▶ [RECORDS SHOWN]
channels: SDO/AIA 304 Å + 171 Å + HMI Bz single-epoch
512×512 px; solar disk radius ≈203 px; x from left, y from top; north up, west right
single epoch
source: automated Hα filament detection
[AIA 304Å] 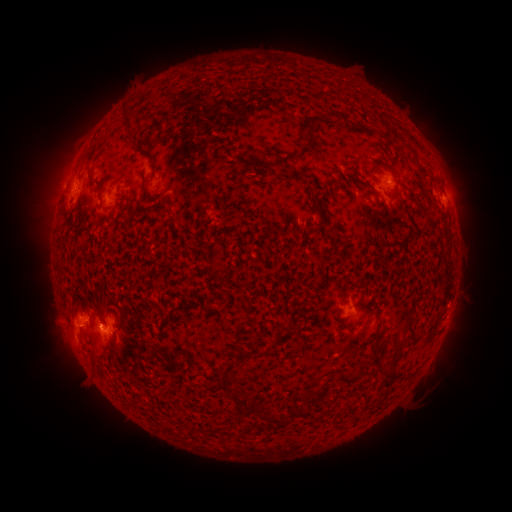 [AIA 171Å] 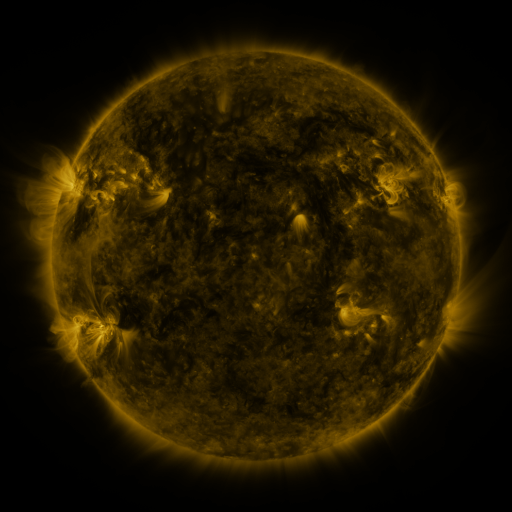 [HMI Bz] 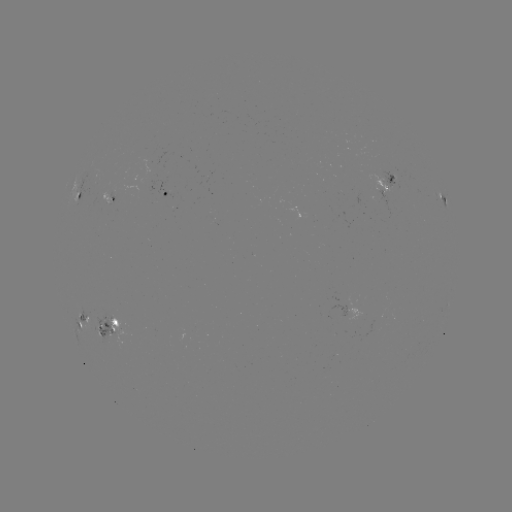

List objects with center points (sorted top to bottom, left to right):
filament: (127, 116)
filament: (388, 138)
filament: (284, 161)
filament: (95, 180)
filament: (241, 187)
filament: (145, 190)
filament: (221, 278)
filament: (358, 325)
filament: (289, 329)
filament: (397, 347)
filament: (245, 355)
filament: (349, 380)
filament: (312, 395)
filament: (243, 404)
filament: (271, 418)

▶ [EXERCISE GOAL]
Show each line of the entries above that contains the string 'single'.

▶ [CORRECT RESPONSE]
channels: SDO/AIA 304 Å + 171 Å + HMI Bz single-epoch
single epoch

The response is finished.